Design and analysis of a sleep and wake-up CMOS low noise amplifier for 5G applications

Abstract

This brief proposes a two-stage cascoded CMOS LNA with common drain envelope detection based power reduction method for the 5G applications of 28 GHz frequency. Dual inductive peaking and stagger tuning techniques are involved to get a 3 dB bandwidth of 2.25 GHz from 26.75 to 29 GHz. Besides, 22 dB of gain is provided by the proposed LNA. Inductive source degeneration helps to reduce the Noise Figure (NF) of the first cascoded stage, and a 2.3 dB of NF is observed in the LNA. The primarily amplified signals from the first cascoded stage are fed to the envelope detector and the second cascoded stage. When the RF signal is received, the envelope detector output will be high, and it turns on the second cascoded stage. In the existing method, the combination of a diode-connected transistor, low pass filter and buffer has been used for the envelope detection.
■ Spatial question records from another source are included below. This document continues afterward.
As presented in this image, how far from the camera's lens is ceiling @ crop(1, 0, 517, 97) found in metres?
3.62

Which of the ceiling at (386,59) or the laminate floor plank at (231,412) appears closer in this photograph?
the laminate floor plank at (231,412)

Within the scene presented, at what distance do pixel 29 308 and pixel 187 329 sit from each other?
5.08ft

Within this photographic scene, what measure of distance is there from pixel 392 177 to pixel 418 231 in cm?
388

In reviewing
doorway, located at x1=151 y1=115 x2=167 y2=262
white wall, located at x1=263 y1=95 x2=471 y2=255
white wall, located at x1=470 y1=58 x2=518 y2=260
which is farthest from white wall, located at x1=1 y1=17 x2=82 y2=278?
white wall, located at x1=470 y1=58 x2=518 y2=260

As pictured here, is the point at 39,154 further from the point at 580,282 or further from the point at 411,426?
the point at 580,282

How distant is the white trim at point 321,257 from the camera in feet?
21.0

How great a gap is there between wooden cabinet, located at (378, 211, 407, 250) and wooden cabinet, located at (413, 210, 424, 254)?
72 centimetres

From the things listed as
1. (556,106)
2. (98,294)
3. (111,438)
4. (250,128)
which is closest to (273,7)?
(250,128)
A common drain transistor with an active resistor and capacitor is used in the envelope detection of the proposed method. Here, the power consumption of the LNA is reduced by 25.26% at the sleep mode. The proposed LNA consumes 9.5 mW and 7.1 mW of power from a 1.5 V supply at the active state and sleep state respectively. It requires 0.1235 mm2 of core area in 90 nm technology. Moreover, the behavior of the circuit under process corner variation and temperature variation is analyzed, and Monte–Carlo analysis is performed.